Tikvah Scholar
Academic Year 2012-2013
Alexandria Frisch
Alexandria Frisch is a PhD candidate in NYU’s Hebrew and Judaic Studies Department, focusing on Second Temple period history. She graduated with honors from the College of William and Mary, majoring in religion and history (2000), and completed two Masters degrees—one in Jewish Education from Baltimore Hebrew University (2004) and another in Religion from Yale University (2006). While pursuing her doctorate, she earned a Teaching and Learning Certificate from the NYU Center for Teaching Excellence and was a fellow at the Center for Jewish Law and Contemporary Civilization at Cardozo Law School. Currently, she is a recipient of a Doctoral Scholarship from the Memorial Foundation for Jewish Culture.
Research
Eschatology, Law, and the Problem of Empire in Second Temple Judaism
My dissertation examines the depiction of foreign empires in the works of Second Temple Judaism, a literature rife with images of the rise and fall of empires as Jews struggled to understand what the constant succession of imperial conquerors (Persian, Greek, and Roman) meant for their political, cultural, and religious lives. In particular, this study argues that growing imperial oppression led to a preoccupation with the nature of empire at three stages of its existence—its beginning, duration, and, especially, its eschatological end. These three temporal points became a way to grapple with empire’s role in history, which, at times, rivaled God’s role. As such, the eradication of empire became a necessity and figured prominently in apocalyptic texts.

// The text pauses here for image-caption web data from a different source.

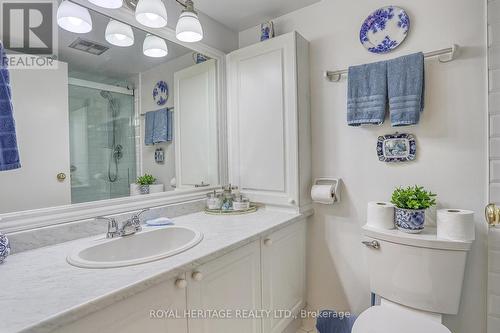 215 - 1525 Diefenbaker Court, Pickering, ON - Indoor Photo Showing Bathroom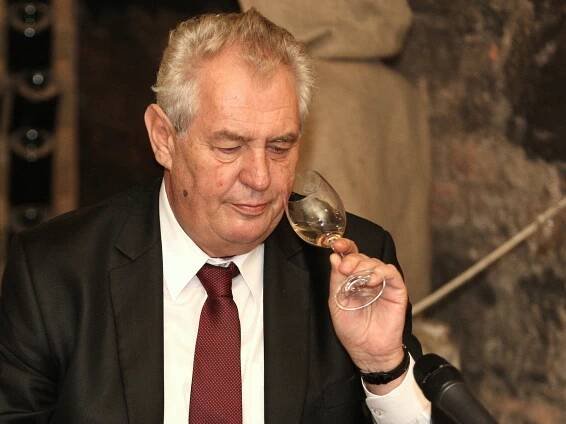 Končící prezident Zeman na jižní Moravě: pískot cyklisty nebo za volantem Zetoru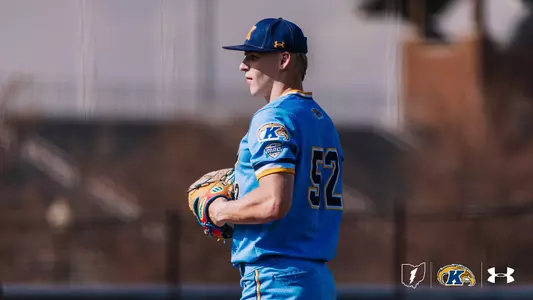 Gavin Jones Pitching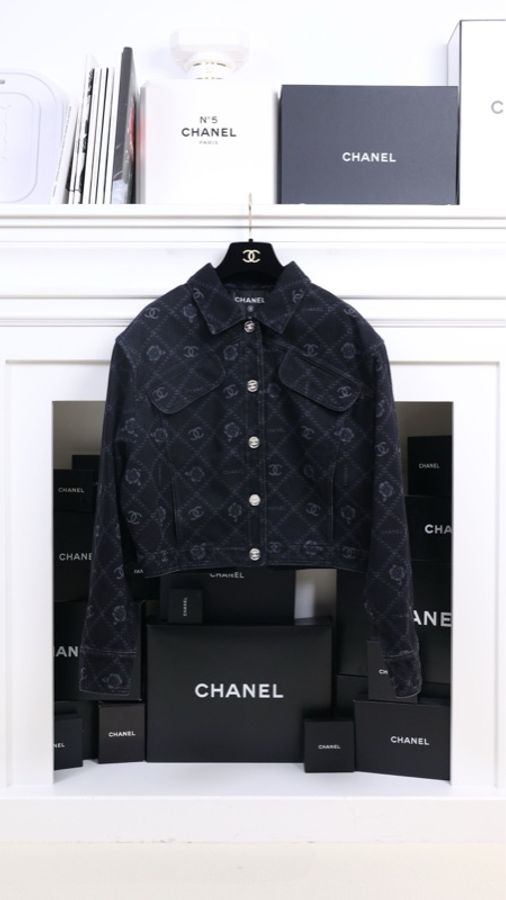 Chanel 23A达喀尔隐藏款cc黑色丹宁牛仔山茶花满印牛仔外套-0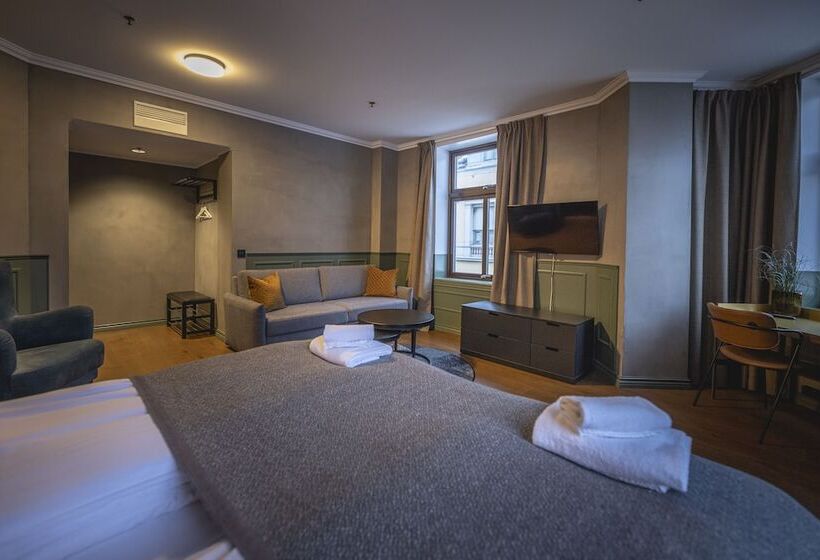 غرفة عائلية, Fredrikstad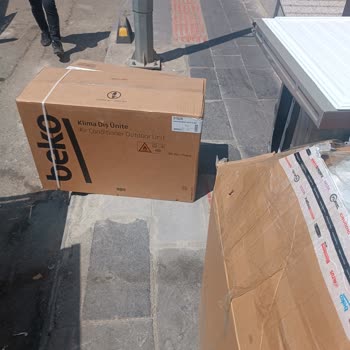 Arçelik-Beko Yetkili Servisi Kaldırımı İşgali Ve Millete Saygısızlığı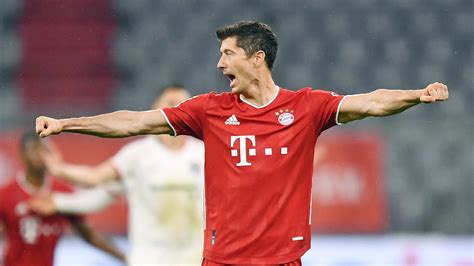 Robert Lewandowski Hits The Winner As Bayern Munich Overcome Eintracht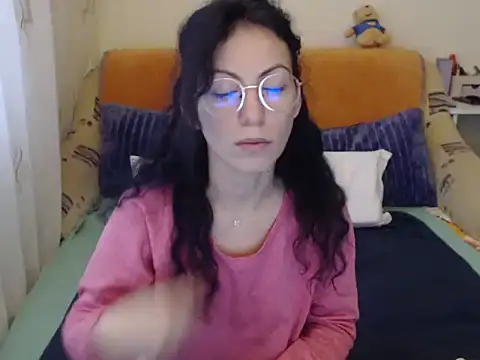 Emmatoo online show from December 2025 11:59:01 AM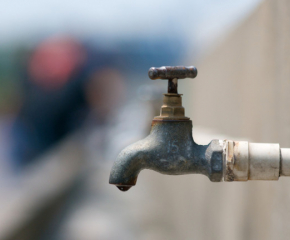 ВиК-Ямбол: Поради източваните големи количества вода за гасене на пожара в боляроско е било нарушено частично нормалното водоподаване в региона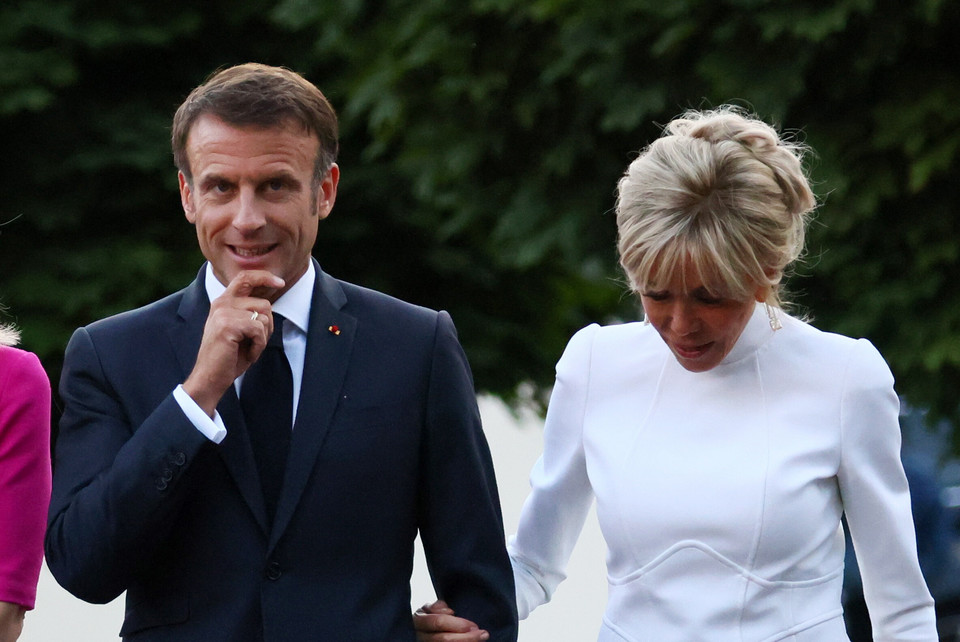 Prezydent Francji Emmanuel Macron z małżonką Brigitte Macron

My Tikvah research will examine this period’s concern for the eschatological end of empires in relation to Jewish law. If laws are meant to foster an ideal society, then how do they function alongside eschatological visions of an ideal world? Does one strategy dominate or do they work together as an approach for living under empire? For example, the Qumran community had a distinct notion that the end of days would bring the collapse of empires, but concurrently had a heightened anxiety about the observance of purity laws. These laws make more sense when we understand their function in preparing the community to fight alongside a pure, angelic army in order to realize the eschatological vision. Thus, eschatology precedes or, at the very least, simultaneously informs the law. By comparing eschatology with law, especially in literary corpuses where they occur together, this project will offer a more nuanced understanding of the ways that empire affects subjugated, religious communities.